"Get off my land!" diplomatic option, or a reduction in the AI's tendency to stand armies about in your lands. Having sizeable allied armies plonked next to many my settlements is not pleasant.
Improved path finding for units on walls. NB: So far I've only had units on the second tier wooden walls, so the issue may be unique to this wall kind. Attacking Caernarvon I had no end of trouble getting my units to move anywhere when they were on the wall; they stood stock still, or started going back down their ladders whenever I asked them to advance along the wall or attack remaining enemies on the wall. In the end I had to mass select all my infantry and order them to run to the ground inside the gate to get them up the wall, along to capture the gatehouse, and then down to the ground, killing Welshmen along the way. My casualties were hideous because so many of my units refused to engage, or ran about getting shot instead of moving a little along the wall to kill the longbowmen.![]()
When preparing for the same siege, I build 3 siege towers. I wasn’t allowed to attack because the game said I had no units capable of attacking walls. Eh? What else is the point of the siege towers? Admiring the view? I had to build some ladders and a ram before it would let me attack.

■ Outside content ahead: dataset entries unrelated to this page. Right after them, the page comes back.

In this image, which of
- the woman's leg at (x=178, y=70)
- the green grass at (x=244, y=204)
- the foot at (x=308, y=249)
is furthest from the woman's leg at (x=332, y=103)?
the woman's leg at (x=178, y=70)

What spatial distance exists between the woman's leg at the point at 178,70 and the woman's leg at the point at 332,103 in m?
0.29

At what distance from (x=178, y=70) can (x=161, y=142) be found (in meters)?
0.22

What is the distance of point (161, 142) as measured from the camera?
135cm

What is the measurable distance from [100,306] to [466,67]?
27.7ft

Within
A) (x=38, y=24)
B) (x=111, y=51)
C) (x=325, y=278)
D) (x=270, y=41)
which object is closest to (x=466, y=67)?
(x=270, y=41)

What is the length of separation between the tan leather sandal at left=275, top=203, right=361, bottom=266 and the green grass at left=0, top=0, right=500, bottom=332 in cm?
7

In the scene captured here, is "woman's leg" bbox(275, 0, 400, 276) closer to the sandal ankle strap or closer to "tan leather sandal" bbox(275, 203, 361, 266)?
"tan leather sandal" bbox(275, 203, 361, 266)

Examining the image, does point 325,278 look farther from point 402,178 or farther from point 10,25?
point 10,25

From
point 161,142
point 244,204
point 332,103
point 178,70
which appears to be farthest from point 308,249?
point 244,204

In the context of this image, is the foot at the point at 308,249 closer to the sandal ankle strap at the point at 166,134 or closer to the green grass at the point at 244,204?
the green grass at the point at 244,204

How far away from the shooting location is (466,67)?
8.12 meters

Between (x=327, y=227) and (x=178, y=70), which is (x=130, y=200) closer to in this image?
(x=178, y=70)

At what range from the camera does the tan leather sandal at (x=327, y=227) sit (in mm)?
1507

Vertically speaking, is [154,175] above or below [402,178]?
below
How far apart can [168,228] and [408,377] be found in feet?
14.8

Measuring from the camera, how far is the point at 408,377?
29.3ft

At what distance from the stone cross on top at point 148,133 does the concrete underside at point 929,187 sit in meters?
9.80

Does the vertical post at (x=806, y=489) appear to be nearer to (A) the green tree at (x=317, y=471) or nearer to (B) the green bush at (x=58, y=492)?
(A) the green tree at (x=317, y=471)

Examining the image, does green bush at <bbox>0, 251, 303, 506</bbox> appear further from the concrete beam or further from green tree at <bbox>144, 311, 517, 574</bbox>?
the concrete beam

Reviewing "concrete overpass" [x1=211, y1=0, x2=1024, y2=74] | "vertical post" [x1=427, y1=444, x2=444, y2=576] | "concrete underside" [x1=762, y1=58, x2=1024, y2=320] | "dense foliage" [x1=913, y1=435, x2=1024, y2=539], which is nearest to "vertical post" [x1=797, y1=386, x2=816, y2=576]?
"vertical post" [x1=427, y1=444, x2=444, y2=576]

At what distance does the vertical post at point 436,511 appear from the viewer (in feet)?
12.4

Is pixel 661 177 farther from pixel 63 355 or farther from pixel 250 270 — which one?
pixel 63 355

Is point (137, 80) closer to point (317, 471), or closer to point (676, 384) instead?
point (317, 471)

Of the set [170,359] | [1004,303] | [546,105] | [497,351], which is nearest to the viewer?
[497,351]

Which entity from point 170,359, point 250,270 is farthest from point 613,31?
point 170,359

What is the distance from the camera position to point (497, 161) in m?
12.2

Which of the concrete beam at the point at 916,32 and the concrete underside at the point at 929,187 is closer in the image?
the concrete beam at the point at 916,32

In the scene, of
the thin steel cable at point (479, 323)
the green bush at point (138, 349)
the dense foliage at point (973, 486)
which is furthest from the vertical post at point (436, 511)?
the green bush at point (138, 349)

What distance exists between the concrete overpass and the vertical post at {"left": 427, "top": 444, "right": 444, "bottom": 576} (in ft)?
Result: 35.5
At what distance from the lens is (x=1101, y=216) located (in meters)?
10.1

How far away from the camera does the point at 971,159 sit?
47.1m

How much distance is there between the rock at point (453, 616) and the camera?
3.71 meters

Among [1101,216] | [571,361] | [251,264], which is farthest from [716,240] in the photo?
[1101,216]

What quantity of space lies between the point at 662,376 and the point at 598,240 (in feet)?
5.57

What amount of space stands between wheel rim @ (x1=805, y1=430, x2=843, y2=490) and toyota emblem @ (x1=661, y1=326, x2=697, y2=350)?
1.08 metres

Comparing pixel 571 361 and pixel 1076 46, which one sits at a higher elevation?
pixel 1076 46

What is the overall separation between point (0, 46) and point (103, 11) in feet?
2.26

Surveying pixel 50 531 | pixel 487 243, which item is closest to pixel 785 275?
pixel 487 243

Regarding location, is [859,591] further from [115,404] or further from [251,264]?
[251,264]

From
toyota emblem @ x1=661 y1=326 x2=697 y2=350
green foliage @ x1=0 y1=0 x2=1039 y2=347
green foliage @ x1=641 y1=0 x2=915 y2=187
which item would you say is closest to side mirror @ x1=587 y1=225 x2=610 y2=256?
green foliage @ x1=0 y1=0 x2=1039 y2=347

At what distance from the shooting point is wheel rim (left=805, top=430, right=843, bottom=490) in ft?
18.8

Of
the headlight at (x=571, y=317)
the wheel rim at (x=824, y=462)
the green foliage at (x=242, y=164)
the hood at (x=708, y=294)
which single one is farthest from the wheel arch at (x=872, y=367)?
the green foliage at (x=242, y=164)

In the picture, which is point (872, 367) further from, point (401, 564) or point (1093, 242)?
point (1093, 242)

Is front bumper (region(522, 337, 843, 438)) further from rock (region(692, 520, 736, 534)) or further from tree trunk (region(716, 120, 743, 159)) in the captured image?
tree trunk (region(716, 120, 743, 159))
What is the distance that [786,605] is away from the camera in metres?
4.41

I'm having issues with my mailed knights and hobilars (probably carries over to more advanced mounted units too; I haven't played with any yet) using their lances. Sometimes they will use them when charging, others they won't. I'm still investigating, but it appears they don't like to use their lances if fighting in trees or a settlement. Is that working according to design?
Reduction in pirate ship stats so early ships are not so out classed. Later on I can afford to mob the pirate ships and rely on numbers to drag them down. By that point I have stronger ships and don't necessarily need to gang up on them. Early on I don't have good ships and I can't afford mobs. Perhaps having several pirate ship types? A weaker one which is there for the first X turns, a stronger one for the next X turns, and a stronger one still for the rest of the game.
Rebels early in the game spawn with advanced units. Chivalric knights when I still struggle to build mailed knights?! Armoured swordsmen when I'm considering myself lucky to have levy spearmen!? Gah! Either I have to leave them to wander my lands damaging my income, or I must build a sizeable army and watch most of it get minced killing them with weight of numbers. Again, in the early game neither is a good option as the resources to do either are not there. I'd like it if rebel spawns were somehow linked to the buildings present in nearby provinces, so rebel armies would become more advanced in step with the player, never far ahead and never left behind and so always (hopefully) a bit of a challenge.
Would love to be able to dismount knights again as per MTW. :sigh: Big change for a patch, I know, but I hate building foot knights separately and sorely miss the tactical flexibility granted by dismountable knights. Really hate. My suggestion would be to implement it in exactly the same way as in MTW: have the player select whether the knights fight on foot or on horse in the deployment phase and then remove the choice the instant battle begins. No animation is needed; have the unit fade out and the other style fade in to replace it.
Movement on the campaign map sometimes seems much too short. Currently my English diplomat is slogging his way across Germany at the fantastic rate of one inch per turn, and I'm zoomed quite close in so it's a short inch. It’s taking him many turns to cross one province; I despair of getting him back home before he dies of old age.
Some buildings do not produce the little faded non-flashing icon on the relevant section of the economy section of the detailed city overview screen when you put them in the build queue. For example if I put a farm in the queue a little faded icon will appear next to the farm income, and the tooltip will tell me what my new income will be once the building is completed. Ports don’t give it, or second and third level market buildings, or the merchant’s wharf. There are probably others I haven’t encountered yet.